No. Shorting the GPIO and doing a hard reset/power cycle always works.
A few days ago I was able to narrow down the cause further and find a workaround, which further points to scratch register 109 (SCR109).
SCR109 bits 4:5 represent the boot chain to use. On coldboot BR reads the current boot slot from BR-BCT into SCR109, on warmboot the value in the register is used as-is. The value in the register is then used by MB1 and MB2 to know which boot chain is used (see Jetpack docs).
When accessing SCR109 manually using devmem
, reading the contents shows the expected results:
# boot chain A active
busybox devmem 0x0C3903CC 32 # result: 0x00000000
# boot chain B active
busybox devmem 0x0C3903CC 32 # result: 0x00000010
I can reliably reproduce the problem from both active boot slots by simply setting the register before rebooting into RCM:
# always reboots to working RCM, regardless of current boot slot
busybox devmem 0x0C3903CC 32 0x00000000 && reboot forced-recovery
# always reboots to broken RCM, regardless of current boot slot
busybox devmem 0x0C3903CC 32 0x00000010 && reboot forced-recovery
The failure is exactly the same as if only rebooting to RCM from the B slot (i.e., successfully enter RCM, but MB2 applet loading crashes).

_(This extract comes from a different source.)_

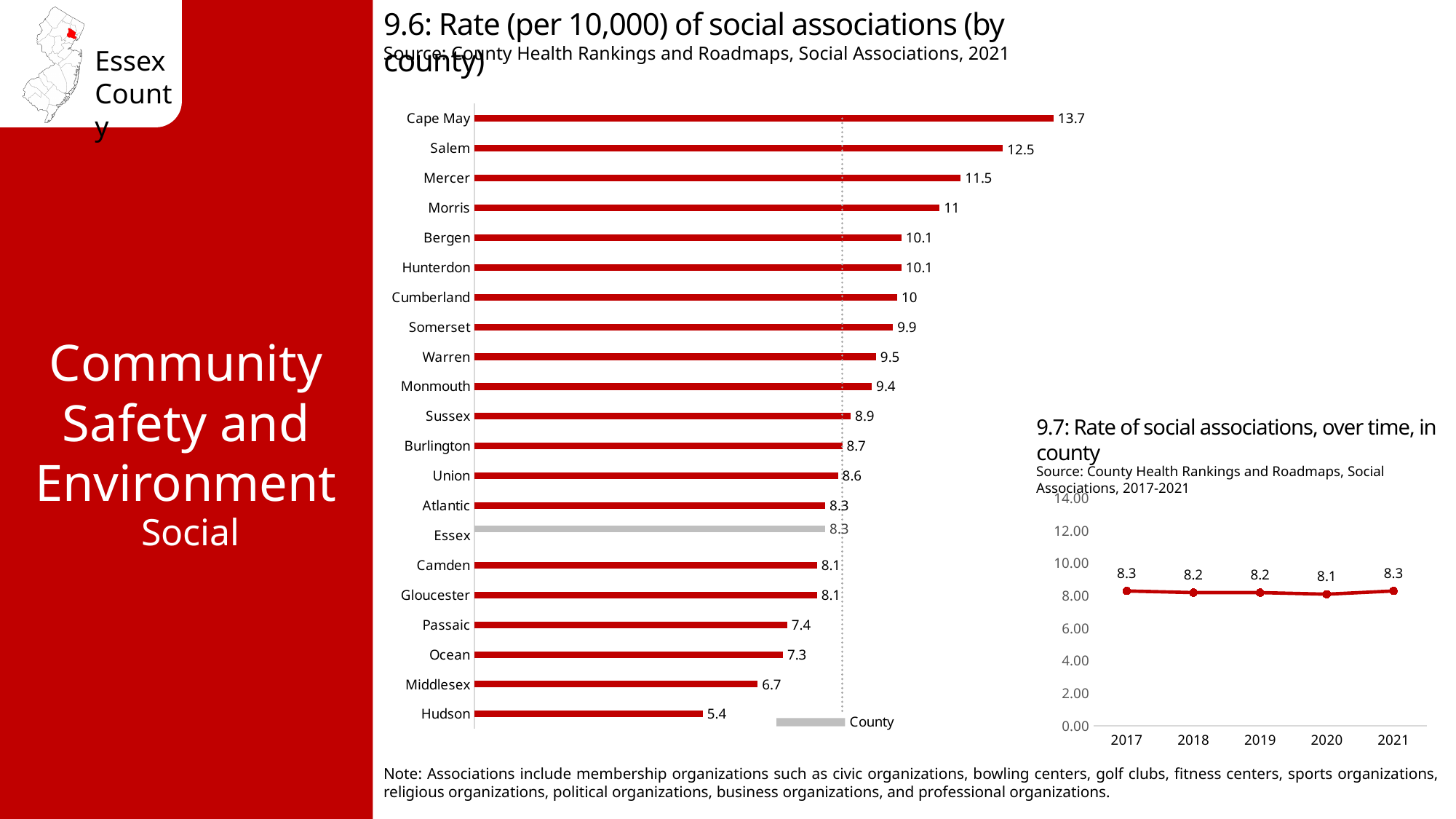
In chart 9.7 (rate of social associations over time), is the value for 2019 greater or less than 10.00? less In chart 9.7 (rate of social associations over time), how many years are plotted? 5 In chart 9.6 (rate of social associations by county), what is the value for Essex? 8.3 In chart 9.7 (rate of social associations over time), what is the value for 2020? 8.1 In chart 9.6 (rate of social associations by county), how many counties are shown? 21 In chart 9.6 (rate of social associations by county), which bar is shown in grey rather than red? Essex In chart 9.6 (rate of social associations by county), what is the difference between Cape May and Salem? 1.2 In chart 9.6 (rate of social associations by county), which county has the highest rate? Cape May In chart 9.6 (rate of social associations by county), which has a higher rate, Mercer or Morris? Mercer In chart 9.6 (rate of social associations by county), what is the value for Hudson? 5.4 In chart 9.6 (rate of social associations by county), which county has the lowest rate? Hudson What kind of chart is chart 9.6 (rate of social associations by county)? Bar chart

My best guess is that when triggering RCM in hardware (REC/GND), BR goes into RCM before setting SCR109 from BR-BCT, so it is always zero’d. On a warmboot to RCM the register retains its old value (non-zero in boot chain B). The MB1 downloaded via USB then reads the register (see “Slot: 1” printed in MB1 log) and tries to load the MB2/MB2 applet from an invalid location (instead of downloading it via USB as intended).
While this provides a workaround, it relies on devmem
being available and able to access the memory. Since our custom hardware does not have external access to the recovery GPIO, rebooting to RCM is the only option for RCM-level operations (e.g., fusing).
Not extensively, but the general test I did (as described in the original post) yielded the same results.